Esse tipo de propaganda feita para o adversário deve ser substituída pelo senso de urgência, pelo qual demonstra-se ao público a urgência de aderirmos à opção sendo vendida. Aliás, segundo o papa da gestão de mudança, John Kotter, a criação de um senso de urgência é o primeiro passo fundamental para a implementação de qualquer mudança corporativa. Sem isso, as pessoas não “compram” a idéia.
A aplicação deste fundamento por Sam Harris começava com o seguinte raciocínio já nas primeiras páginas de A Morte da Fé:
  1. Hoje em dia, o ser humano possui poder de matança cada vez maior (armas químicas, bombas nucleares, etc.)
  2. Ao mesmo tempo, existem vários países onde temos teocracias (em que seus líderes tomam decisões irracionais, como, por exemplo, “invadir um país somente por que Deus disse”)
  3. A religião, portanto, pode causar o fim de nossa espécie se um desses teocratas decidir apertar o botão decisivo
  4. Desse jeito, a luta contra a religião não é apenas uma divergência metafísica, mas a luta pela sobrevivência de nossa espécie
Claro que há um erro grave no passo-a-passo acima. Não há indício algum de que guerras são causadas por crenças em Deus. Na verdade, participações em guerras são decisões econômicas tomadas estrategicamente. Pode até ser que algum líder político diga que faz uma ação “motivado por Deus”. Mas qualquer pessoa adulta acredita? Não seria uma tentativa de usar rótulos positivos (“decisão tomada por Deus”) para validar decisões tomadas por questões de auto-interesse? Enfim, a argumentação neo-ateísta é fraudulenta até dizer chega.
++++
• _TAREFA CURTA 1_
Pode reescrever os registros, da linha que contém "From the image, would" até o final dos registros, inclusive, alterando "conclude" para "judge" e mantendo todo o resto igual? Deixe as imagens de fora da resposta.

• _DADOS REGISTRADOS_
++++
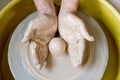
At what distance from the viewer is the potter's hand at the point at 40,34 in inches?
51.6

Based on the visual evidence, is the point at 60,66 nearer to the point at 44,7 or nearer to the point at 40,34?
the point at 40,34

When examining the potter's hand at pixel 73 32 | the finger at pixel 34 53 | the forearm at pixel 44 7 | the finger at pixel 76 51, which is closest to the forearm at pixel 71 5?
the potter's hand at pixel 73 32

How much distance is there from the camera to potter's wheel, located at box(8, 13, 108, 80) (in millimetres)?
1383

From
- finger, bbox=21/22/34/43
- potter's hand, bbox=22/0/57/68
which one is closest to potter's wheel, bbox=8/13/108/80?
potter's hand, bbox=22/0/57/68

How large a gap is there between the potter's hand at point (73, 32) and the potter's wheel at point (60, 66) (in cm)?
9

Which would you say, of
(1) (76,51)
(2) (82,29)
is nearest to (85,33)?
(2) (82,29)

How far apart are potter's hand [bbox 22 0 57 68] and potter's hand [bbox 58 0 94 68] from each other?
6cm

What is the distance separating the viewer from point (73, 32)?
4.47 feet

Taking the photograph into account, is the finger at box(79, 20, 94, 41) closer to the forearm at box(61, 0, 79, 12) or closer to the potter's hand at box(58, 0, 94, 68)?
the potter's hand at box(58, 0, 94, 68)

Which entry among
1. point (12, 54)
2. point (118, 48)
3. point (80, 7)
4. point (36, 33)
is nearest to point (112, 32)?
point (118, 48)

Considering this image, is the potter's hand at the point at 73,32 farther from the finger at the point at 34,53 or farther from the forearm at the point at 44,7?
the finger at the point at 34,53

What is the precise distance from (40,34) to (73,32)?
8.1 inches

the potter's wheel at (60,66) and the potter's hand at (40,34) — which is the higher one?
the potter's hand at (40,34)

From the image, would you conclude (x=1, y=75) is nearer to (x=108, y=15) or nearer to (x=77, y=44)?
(x=77, y=44)
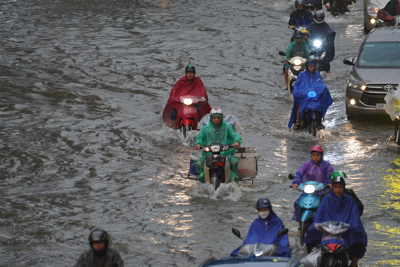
++++
• _TAREFA CURTA 2_
Pode devolver o trecho fornecido completo, sem nenhuma alteração?

• _RESPOSTA CORRETA 1_
From the image, would you judge (x=1, y=75) is nearer to (x=108, y=15) or nearer to (x=77, y=44)?
(x=77, y=44)

• _RESPOSTA CORRETA 2_
Esse tipo de propaganda feita para o adversário deve ser substituída pelo senso de urgência, pelo qual demonstra-se ao público a urgência de aderirmos à opção sendo vendida. Aliás, segundo o papa da gestão de mudança, John Kotter, a criação de um senso de urgência é o primeiro passo fundamental para a implementação de qualquer mudança corporativa. Sem isso, as pessoas não “compram” a idéia.
A aplicação deste fundamento por Sam Harris começava com o seguinte raciocínio já nas primeiras páginas de A Morte da Fé:
  1. Hoje em dia, o ser humano possui poder de matança cada vez maior (armas químicas, bombas nucleares, etc.)
  2. Ao mesmo tempo, existem vários países onde temos teocracias (em que seus líderes tomam decisões irracionais, como, por exemplo, “invadir um país somente por que Deus disse”)
  3. A religião, portanto, pode causar o fim de nossa espécie se um desses teocratas decidir apertar o botão decisivo
  4. Desse jeito, a luta contra a religião não é apenas uma divergência metafísica, mas a luta pela sobrevivência de nossa espécie
Claro que há um erro grave no passo-a-passo acima. Não há indício algum de que guerras são causadas por crenças em Deus. Na verdade, participações em guerras são decisões econômicas tomadas estrategicamente. Pode até ser que algum líder político diga que faz uma ação “motivado por Deus”. Mas qualquer pessoa adulta acredita? Não seria uma tentativa de usar rótulos positivos (“decisão tomada por Deus”) para validar decisões tomadas por questões de auto-interesse? Enfim, a argumentação neo-ateísta é fraudulenta até dizer chega.